Tantalum boride

In today's article, we are going to explore Tantalum boride and its relevance in modern society. From its impact on people's daily lives to its influence in the professional field, Tantalum boride has become a topic of great interest in recent years. As we progress through this article, we are going to take a closer look at how Tantalum boride has evolved over time and the implications it has on different aspects of our lives. Additionally, we will also discuss the future prospects of Tantalum boride and how it can continue to shape our world in the years to come. Get ready to immerse yourself in the fascinating world of Tantalum boride!

Structure of TaB2
Structure of TaB

Tantalum borides are compounds of tantalum and boron most remarkable for their extreme hardness.

Properties

The Vickers hardness of TaB and TaB2 films and crystals is ~30 GPa.[1][2][3] Those materials are stable to oxidation below 700 °C and to acid corrosion.[1][3]
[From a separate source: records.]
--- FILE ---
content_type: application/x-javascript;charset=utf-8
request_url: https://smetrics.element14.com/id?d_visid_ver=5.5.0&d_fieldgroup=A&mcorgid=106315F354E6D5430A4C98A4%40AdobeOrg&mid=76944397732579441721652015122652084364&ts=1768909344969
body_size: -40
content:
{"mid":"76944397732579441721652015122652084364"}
TaB2 has the same hexagonal structure as most diborides (AlB2, MgB2, etc.).[4] The mentioned borides have the following space groups: TaB (orthorhombic, Thallium(I) iodide-type, Cmcm), Ta5B6 (Cmmm), Ta3B4 (Immm), TaB2 (hexagonal, aluminum diboride-type, P6/mmm).[3]

Preparation

Single crystals of TaB, Ta5B6, Ta3B4 or TaB2 (about 1 cm diameter, 6 cm length) can be produced by the floating zone method.[2][3]
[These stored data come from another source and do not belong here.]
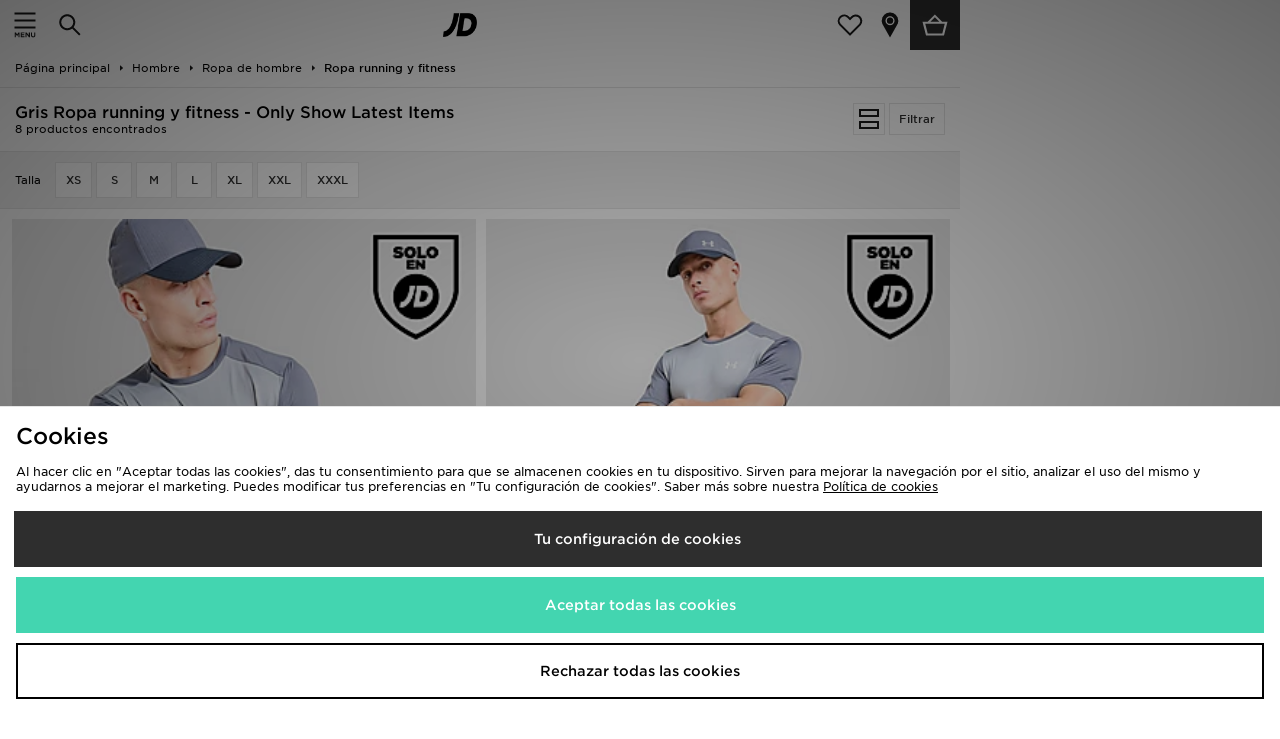

--- FILE ---
content_type: text/plain; charset=utf-8
request_url: https://whatsmyip.jdmesh.co/
body_size: -40
content:
{
  "ip": "18.217.108.212"
}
Tantalum boride films can be deposited from a gas mixture of TaCl5-BCl3-H2-Ar in the temperature range 540–800 °C. TaB2 (single-phase) is deposited at a source gas flow ratio (BCl3/TaCl5) of six and a temperature above 600 °C. TaB (single-phase) is deposited at BCl3/TaCl5 = 2–4 and T = 600–700 °C.[1]

Nanocrystals of TaB2 were successfully synthesized by the reduction of Ta2O5 with NaBH4 using a molar ratio M:B of 1:4 at 700-900 °C for 30 min under argon flow.[5]

Ta2O5 + 6.5 NaBH4 → 2 TaB2 + 4 Na(g,l) + 2.5 NaBO2+ 13 H2(g)

References

  1. ^ a b c Motojima, Seiji; Kito, Kazuhito; Sugiyama, Kohzo (1982). "Low-temperature deposition of TaB and TaB2 by chemical vapor deposition". Journal of Nuclear Materials. 105 (2–3). Elsevier BV: 262–268. Bibcode:1982JNuM..105..262M. doi:10.1016/0022-3115(82)90383-x. ISSN 0022-3115.
  2. ^ a b Otani, S; Korsukova, M.M; Mitsuhashi, T (1998). "Floating zone growth and high-temperature hardness of NbB2 and TaB2 single crystals". Journal of Crystal Growth. 194 (3–4). Elsevier BV: 430–433. Bibcode:1998JCrGr.194..430O. doi:10.1016/s0022-0248(98)00691-5. ISSN 0022-0248.
  3. ^ a b c d Okada, Shigeru; Kudou, Kunio; Higashi, Iwarni; Lundström, Torsten (1993). "Single crystals of TaB, Ta5B6, Ta3B4 and TAB2, as obtained from high-temperature metal solutions, and their properties". Journal of Crystal Growth. 128 (1–4). Elsevier BV: 1120–1124. Bibcode:1993JCrGr.128.1120O. doi:10.1016/s0022-0248(07)80109-6. ISSN 0022-0248.
  4. ^ Chen, Xing-Qiu; Fu, C. L.; Krčmar, M.; Painter, G. S. (2008-05-16). "Electronic and Structural Origin of Ultraincompressibility of5dTransition-Metal DiboridesMB2(M=W, Re, Os)". Physical Review Letters. 100 (19). American Physical Society (APS): 196403. Bibcode:2008PhRvL.100s6403C. doi:10.1103/physrevlett.100.196403. ISSN 0031-9007. PMID 18518467.
  5. ^ Zoli, Luca; Galizia, Pietro; Silvestroni, Laura; Sciti, Diletta (23 January 2018). "Synthesis of group IV and V metal diboride nanocrystals via borothermal reduction with sodium borohydride". Journal of the American Ceramic Society. 101 (6): 2627–2637. doi:10.1111/jace.15401.